TASK:
Rewrite the rows from the line containing "Over all the options" through the end of the rows, renaming "brown dried leaf" to "dried brown leaf" and leaving everything else unchanged.

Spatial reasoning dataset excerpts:
══════════

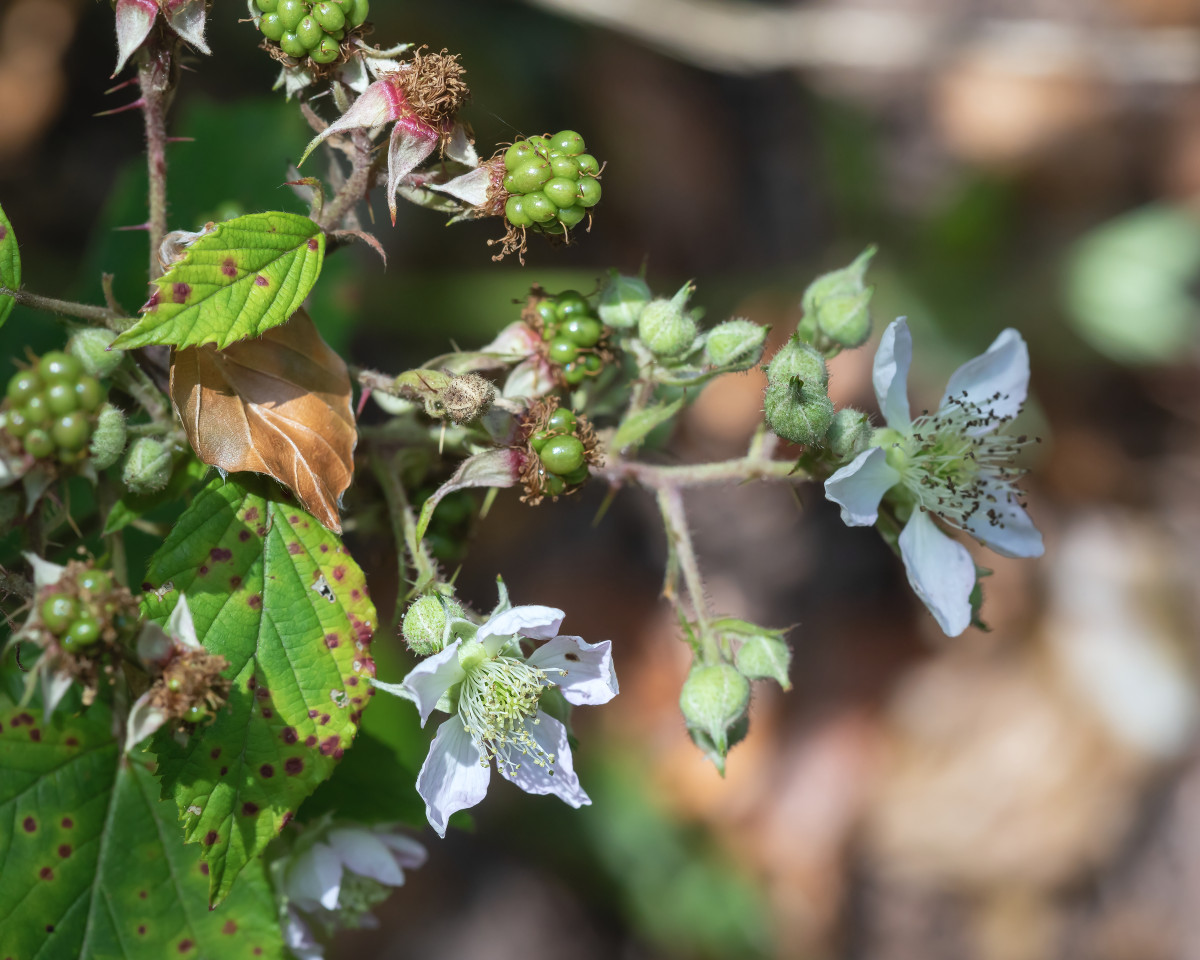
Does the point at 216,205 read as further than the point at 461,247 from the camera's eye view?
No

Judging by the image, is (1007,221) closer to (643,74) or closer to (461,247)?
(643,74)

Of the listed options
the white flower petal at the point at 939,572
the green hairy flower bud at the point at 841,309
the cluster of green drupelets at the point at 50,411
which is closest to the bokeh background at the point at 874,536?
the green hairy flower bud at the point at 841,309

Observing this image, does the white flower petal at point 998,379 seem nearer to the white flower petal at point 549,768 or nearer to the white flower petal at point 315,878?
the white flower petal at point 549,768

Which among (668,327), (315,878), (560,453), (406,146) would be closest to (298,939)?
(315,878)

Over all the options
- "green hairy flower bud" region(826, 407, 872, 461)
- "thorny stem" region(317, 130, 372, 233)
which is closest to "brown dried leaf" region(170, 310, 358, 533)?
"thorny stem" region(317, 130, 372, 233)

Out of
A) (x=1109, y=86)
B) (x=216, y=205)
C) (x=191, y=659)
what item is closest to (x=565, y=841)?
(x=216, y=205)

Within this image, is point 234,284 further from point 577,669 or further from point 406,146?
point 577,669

══════════

OUTPUT OF THE EXERCISE:
Over all the options
- "green hairy flower bud" region(826, 407, 872, 461)
- "thorny stem" region(317, 130, 372, 233)
which is closest to "dried brown leaf" region(170, 310, 358, 533)?
"thorny stem" region(317, 130, 372, 233)

Out of
A) (x=1109, y=86)
B) (x=216, y=205)
C) (x=191, y=659)
what item is closest to (x=565, y=841)?
(x=216, y=205)

Within this image, is point 234,284 further from point 577,669 or further from point 406,146?
point 577,669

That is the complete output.